What a time to be alive. By some accounts, we are witnessing a power transition between the United States and China, with the United States voluntarily relinquishing its claim of global leadership despite having a sizable advantage in hard power over all of its rivals.
Evan Osnos, who spent many years in China writing for the New Yorker, has a provocative piece that sums up his view of Trump’s foreign policy one year in, “Making China Great Again.”
The Chinese, he writes, have a clear-eyed assessment of what the Trump administration has become:
After the summit, the Pangoal Institution, a Beijing think tank, published an analysis of the Trump Administration, describing it as a den of warring “cliques,” the most influential of which was the “Trump family clan.” The Trump clan appears to “directly influence final decisions” on business and diplomacy in a way that “has rarely been seen in the political history of the United States,” the analyst wrote. He summed it up using an obscure phrase from feudal China: jiatianxia—“to treat the state as your possession.”
The Trump administration’s withdrawal from the Trans-Pacific Partnership gives China an opportunity to define trade rules in the Asia Pacific. The intended withdrawal from the Paris climate agreement allows China to reap diplomatic kudos by staying in. These moves among others are gifting China an opening to exercise greater influence than ever before.
It may be too soon to make that pronouncement of a power transition, let alone a peaceful one. The Trump administration seems determined to keep us guessing on whether it will go to war with Iran or North Korea first. I for one am not looking forward to attempted “bloody nose strikes” on North Korea.
On that score, The Atlantic has a new piece by Uri Friedman in what I call McMasterology. The author profiles the thinking of Trump’s national security advisor, H.R. McMaster, by taking some of his select quotes alongside some of the academics he has praised. McMaster apparently does not believe conventional deterrence can work with North Korea. Why? Too many states with nukes appears to be one reason but other reasons seem to derive from McMaster’s view of how the international system in changing.
Among McMaster’s sources of inspiration is a piece by Grygiel and Mitchell in The American Interest. They write about how we are witnessing the return of geopolitics with attempts by China and Russia to test the limits of America’s international commitments by proxy probing efforts in their near abroad. While I think this is an important observation (that is captured in the new national security strategy), I don’t think this has anything to do with North Korea’s nuclear program, where trying to deter regime change seems to be the most obvious and likely explanation.
I am not sure if we have much of an idea what’s really going on in the thinking of the Trump administration on foreign policy and national security, on North Korea specifically or more broadly. It seems like a fractious contested space, where the direction is still up for grabs. I still do not have a feel for how much direct control the president himself exercises over policy and how much he has delegated to others.
Perhaps the adults are in charge, but moves on the Trans-Pacific Partnership, the Iran Deal, North Korea, NAFTA, NATO, immigration, Jerusalem, climate change, suggest major deviations from both the Obama administration and conventional internationalist foreign policy, both Republican and Democrat.

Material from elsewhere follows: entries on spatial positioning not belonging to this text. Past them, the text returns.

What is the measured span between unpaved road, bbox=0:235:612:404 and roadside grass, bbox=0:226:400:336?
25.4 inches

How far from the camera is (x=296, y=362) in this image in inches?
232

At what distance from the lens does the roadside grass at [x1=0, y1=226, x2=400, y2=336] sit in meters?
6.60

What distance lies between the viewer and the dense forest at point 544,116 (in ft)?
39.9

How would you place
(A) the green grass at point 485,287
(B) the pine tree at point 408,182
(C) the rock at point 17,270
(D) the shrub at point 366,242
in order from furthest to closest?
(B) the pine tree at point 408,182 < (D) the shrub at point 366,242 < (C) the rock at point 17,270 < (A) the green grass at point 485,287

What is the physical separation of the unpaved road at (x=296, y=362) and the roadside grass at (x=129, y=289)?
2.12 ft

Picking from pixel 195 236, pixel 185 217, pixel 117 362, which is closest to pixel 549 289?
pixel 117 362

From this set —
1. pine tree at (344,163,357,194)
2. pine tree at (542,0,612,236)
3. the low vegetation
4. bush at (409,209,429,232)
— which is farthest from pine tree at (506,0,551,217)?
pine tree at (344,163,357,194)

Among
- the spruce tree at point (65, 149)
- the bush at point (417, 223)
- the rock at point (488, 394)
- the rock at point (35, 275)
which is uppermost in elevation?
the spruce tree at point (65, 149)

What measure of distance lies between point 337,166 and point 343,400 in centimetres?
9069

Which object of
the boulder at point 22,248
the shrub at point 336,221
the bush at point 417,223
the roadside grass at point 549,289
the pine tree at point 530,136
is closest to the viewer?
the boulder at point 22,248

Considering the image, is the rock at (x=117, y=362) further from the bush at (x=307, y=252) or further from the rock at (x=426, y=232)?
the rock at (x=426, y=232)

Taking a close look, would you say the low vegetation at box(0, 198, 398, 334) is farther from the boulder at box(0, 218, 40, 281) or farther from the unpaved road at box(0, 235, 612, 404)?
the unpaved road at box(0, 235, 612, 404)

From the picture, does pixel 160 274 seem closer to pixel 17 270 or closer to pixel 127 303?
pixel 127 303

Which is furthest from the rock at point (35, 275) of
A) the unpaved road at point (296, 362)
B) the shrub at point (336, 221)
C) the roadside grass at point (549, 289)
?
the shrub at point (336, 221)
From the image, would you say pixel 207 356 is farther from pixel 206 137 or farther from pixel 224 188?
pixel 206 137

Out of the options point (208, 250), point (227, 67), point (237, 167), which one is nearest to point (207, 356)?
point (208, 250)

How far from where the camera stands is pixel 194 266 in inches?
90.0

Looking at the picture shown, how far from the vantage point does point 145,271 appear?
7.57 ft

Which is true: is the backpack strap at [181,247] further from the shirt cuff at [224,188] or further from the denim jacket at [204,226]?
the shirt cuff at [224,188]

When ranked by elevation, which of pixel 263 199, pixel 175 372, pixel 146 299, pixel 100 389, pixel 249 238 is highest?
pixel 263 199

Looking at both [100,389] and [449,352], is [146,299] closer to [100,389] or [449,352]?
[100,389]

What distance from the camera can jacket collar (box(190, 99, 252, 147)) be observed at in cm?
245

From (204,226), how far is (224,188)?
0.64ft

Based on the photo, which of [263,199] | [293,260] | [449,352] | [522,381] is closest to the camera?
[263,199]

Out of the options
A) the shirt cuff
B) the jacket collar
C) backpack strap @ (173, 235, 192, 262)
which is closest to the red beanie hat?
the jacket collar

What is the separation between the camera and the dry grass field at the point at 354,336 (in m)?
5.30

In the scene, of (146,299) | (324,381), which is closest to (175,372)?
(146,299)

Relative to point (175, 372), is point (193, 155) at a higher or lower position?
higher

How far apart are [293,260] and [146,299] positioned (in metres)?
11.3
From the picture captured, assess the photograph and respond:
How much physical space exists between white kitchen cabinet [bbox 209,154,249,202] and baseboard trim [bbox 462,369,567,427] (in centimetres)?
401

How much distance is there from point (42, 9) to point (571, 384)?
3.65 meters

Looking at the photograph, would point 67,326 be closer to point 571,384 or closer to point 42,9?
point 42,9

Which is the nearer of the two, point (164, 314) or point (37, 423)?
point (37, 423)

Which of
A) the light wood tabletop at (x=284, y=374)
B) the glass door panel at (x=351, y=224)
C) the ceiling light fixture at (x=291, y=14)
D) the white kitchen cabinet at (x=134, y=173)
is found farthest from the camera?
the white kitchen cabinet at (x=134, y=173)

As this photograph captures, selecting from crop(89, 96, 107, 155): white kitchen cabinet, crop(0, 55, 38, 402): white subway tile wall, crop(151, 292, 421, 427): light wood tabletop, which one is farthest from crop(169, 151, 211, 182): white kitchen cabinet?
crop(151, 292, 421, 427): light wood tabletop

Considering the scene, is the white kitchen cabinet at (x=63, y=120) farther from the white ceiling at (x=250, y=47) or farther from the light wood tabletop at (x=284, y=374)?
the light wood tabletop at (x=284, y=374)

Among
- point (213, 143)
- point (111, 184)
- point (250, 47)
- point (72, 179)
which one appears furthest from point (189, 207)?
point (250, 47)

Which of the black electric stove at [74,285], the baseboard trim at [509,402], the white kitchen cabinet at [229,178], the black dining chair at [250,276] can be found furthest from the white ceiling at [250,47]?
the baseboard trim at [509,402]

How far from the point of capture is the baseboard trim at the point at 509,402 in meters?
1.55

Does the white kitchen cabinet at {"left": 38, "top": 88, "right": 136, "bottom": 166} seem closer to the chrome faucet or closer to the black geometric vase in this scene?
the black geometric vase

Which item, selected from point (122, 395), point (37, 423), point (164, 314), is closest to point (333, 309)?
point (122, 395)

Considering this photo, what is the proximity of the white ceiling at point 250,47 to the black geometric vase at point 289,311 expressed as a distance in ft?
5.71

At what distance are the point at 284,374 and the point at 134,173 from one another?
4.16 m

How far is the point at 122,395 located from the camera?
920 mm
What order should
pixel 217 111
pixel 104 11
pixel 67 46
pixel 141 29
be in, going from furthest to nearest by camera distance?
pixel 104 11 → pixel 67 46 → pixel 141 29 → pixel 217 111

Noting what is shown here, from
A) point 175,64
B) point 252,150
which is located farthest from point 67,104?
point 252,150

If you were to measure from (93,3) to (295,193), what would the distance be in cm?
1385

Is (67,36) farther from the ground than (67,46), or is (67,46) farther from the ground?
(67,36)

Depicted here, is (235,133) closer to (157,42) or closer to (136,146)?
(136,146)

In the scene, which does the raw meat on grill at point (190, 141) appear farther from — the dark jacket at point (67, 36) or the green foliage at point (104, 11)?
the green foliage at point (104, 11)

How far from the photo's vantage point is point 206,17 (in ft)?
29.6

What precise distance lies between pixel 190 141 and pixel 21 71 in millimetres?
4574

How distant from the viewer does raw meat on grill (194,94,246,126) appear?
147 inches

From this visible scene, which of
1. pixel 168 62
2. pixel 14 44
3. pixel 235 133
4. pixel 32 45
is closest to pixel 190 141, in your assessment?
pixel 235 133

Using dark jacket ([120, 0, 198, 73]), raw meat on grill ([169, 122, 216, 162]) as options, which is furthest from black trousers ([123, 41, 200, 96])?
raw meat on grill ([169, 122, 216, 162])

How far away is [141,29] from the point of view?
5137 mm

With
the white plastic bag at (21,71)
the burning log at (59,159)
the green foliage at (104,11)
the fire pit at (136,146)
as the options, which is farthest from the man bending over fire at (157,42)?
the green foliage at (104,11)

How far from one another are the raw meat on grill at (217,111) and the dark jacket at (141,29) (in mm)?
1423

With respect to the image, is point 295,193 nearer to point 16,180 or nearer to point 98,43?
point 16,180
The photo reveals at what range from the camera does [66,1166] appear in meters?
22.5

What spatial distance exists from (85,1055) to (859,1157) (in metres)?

If you follow Richard Haass of the Council on Foreign Relations on Twitter, you will have noticed his tone towards the Trump administration has become more critical. In the latest issue of The Atlantic, he describes the Trump foreign policy as an “abdication” of global leadership. If Obama’s foreign policy was “leading from behind,” Haass tags Trump’s foreign policy with a more devastating label, “leaving from behind.” Together, Trump’s moves in the foreign policy space translate into America giving up:
The net result was to give the United States a reputation for parochialism and unreliability, something inconsistent with its role as an ally and its hard-earned reputation for global leadership.
U.S. abdication doesn’t obviously redound to China’s benefit, but may just contribute to widening disorder in the international system or “disarray” as Haass calls it in his most recent book. For her part, Elizabeth Economy doubts that China will be able to seize this moment to their advantage. They are as bad at currying international goodwill as the Trump administration and are limited in a number of other respects. She writes:
Let me offer an alternative argument: We suck, but China does too. The truth is that neither the United States nor China is currently up to the job of forging the type of consensus that addresses global challenges and advances the international system writ large. The only difference is that the United States now has a leader who makes clear that he simply doesn’t care about the rest of the world while China has a leader that at least pretends to care.
If Economy is right, we are perhaps more likely entering in to the disarray Haass described, what Ian Bremer called G-Zero, or Kupchan’s No One’s World. All of that is bad news for peace and stability in the international system.